GIVEN RECORDS:
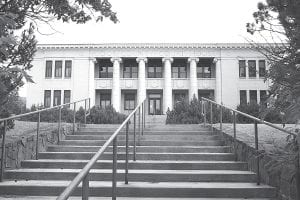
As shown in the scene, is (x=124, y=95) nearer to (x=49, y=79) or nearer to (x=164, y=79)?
(x=164, y=79)

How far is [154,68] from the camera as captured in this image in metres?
36.6

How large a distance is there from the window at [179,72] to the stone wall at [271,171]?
96.0ft

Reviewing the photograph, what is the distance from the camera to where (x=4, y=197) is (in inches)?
193

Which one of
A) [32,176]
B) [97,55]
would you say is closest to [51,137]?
[32,176]

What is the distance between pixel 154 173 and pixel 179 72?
31.2 metres

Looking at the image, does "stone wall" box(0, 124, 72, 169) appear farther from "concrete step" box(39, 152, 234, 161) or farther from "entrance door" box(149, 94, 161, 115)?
"entrance door" box(149, 94, 161, 115)

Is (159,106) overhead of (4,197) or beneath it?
overhead

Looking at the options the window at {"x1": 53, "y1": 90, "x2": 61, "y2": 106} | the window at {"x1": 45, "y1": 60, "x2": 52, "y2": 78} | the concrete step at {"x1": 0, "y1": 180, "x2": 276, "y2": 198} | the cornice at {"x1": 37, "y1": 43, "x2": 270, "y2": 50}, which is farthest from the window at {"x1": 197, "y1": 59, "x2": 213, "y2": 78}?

TASK DIRECTIONS:
List each line from the entries above that contains the string "image".

TASK RESPONSE:
How far is [154,68] from the camera as captured in this image in metres?
Looking at the image, does "stone wall" box(0, 124, 72, 169) appear farther from "concrete step" box(39, 152, 234, 161) or farther from "entrance door" box(149, 94, 161, 115)?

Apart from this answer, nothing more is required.